| Document passage |
The video shows part of the legal, yet secretive operation where five elephants were caught in Hwange national park by workers at Zimbabwe Parks and Wildlife Management Authority, reports The Guardian, which was handed clip.

Shot on 8 August, the footage shows a group of men rushing into the bush before strapping up a calf sedated by tranquillisers fired from a helicopter.

Later a young female elephant is shown being kicked and smacked in the head by workers trying to force her back into a trailer, while another pulls her tail.

A total of 14 elephants were captured, according to The Guardian. The officials had apparently intended to take as many as 40 elephants before a helicopter crash forced them to abandon the operation.

A source told the newspaper the elephants were now in the holding pens waiting to be shipped abroad.

The buyer for the giant mammals is allegedly a Chinese businessman associated with a similar case that saw 11 wild hyenas taken from the wild and found in an horrific state in a truck at Harare international airport.

Elisa Allen, Director at PETA, told The Independent: "It's an inexcusably hideous, archaic practice for certain zoos like those in China – where no animal-protection laws exist – to ignore the emotions, family relationships, and need to be free that all wild animals share by still cruelly capturing them for display.

"They are paying people to subject these wild beings to a terrifying ordeal, which is incomprehensible to them, in what is just the beginning of a bleak, diminished existence in captivity.

| Problem set |
a – Please update the elephant capture report, starting at the words "A total of 14" and stopping after "be shipped abroad.", with "holding pens" changed to "enclosures".
b – According to the elephant capture report, what forced the officials to abandon the operation?

| Available data |

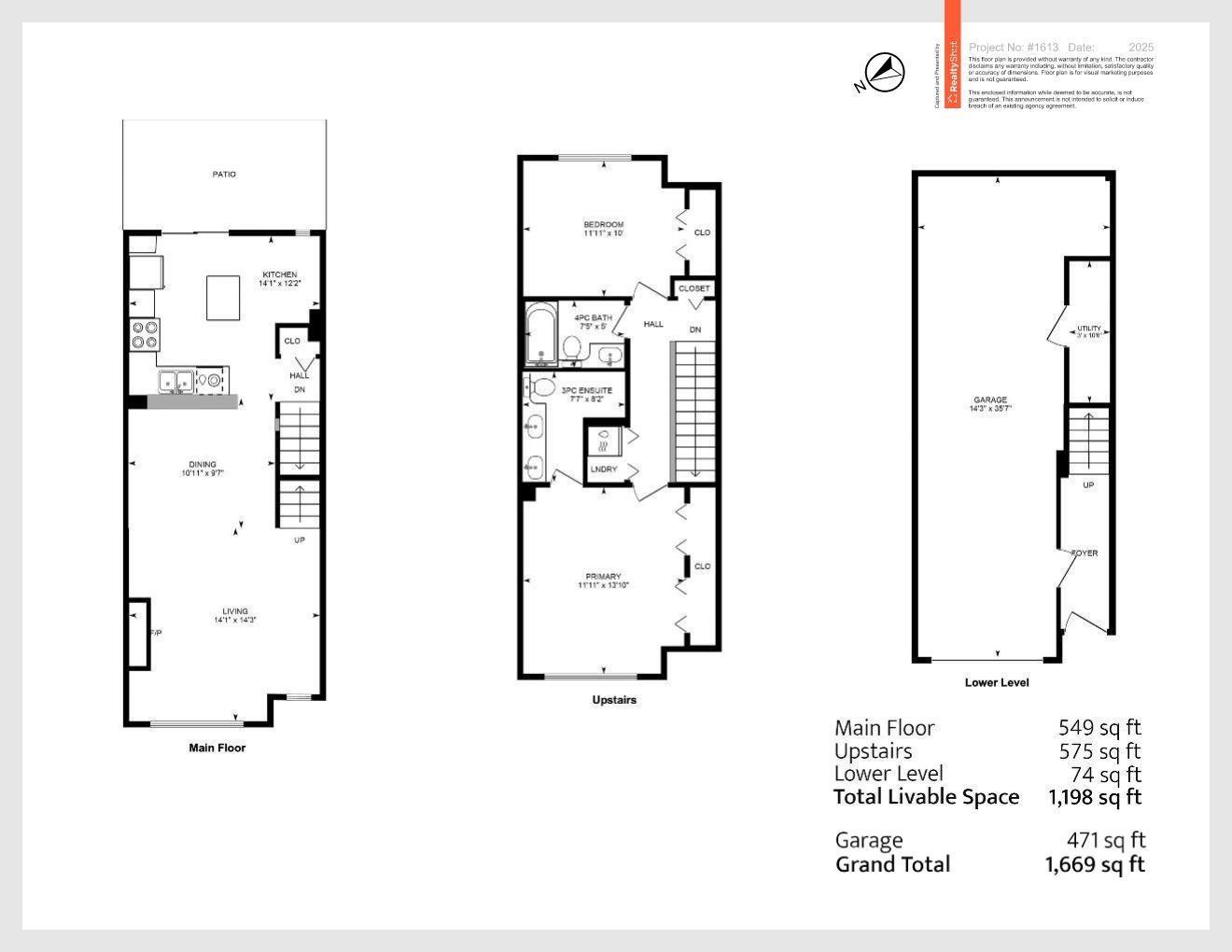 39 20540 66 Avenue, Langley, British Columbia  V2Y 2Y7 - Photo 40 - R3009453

--

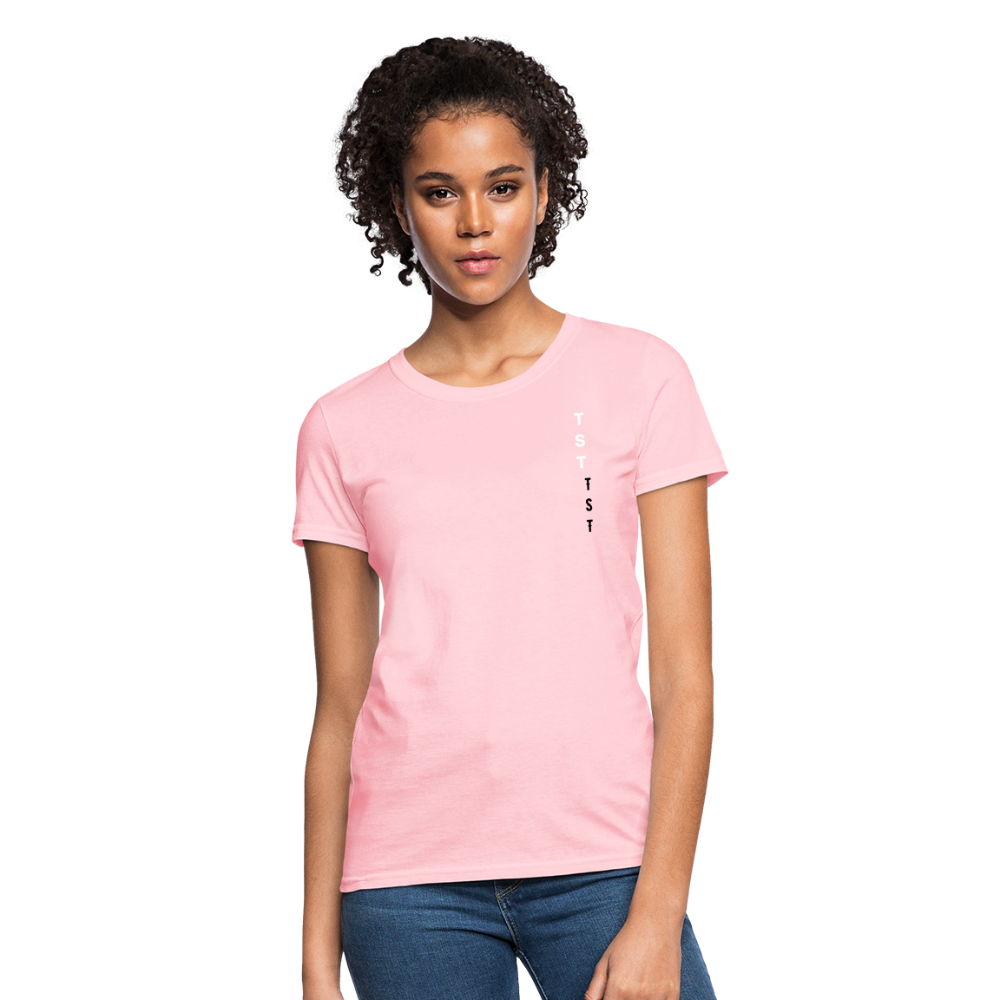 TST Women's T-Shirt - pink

| Solutions to the exercise |
a –
A total of 14 elephants were captured, according to The Guardian. The officials had apparently intended to take as many as 40 elephants before a helicopter crash forced them to abandon the operation.

A source told the newspaper the elephants were now in the enclosures waiting to be shipped abroad.

b – A helicopter crash.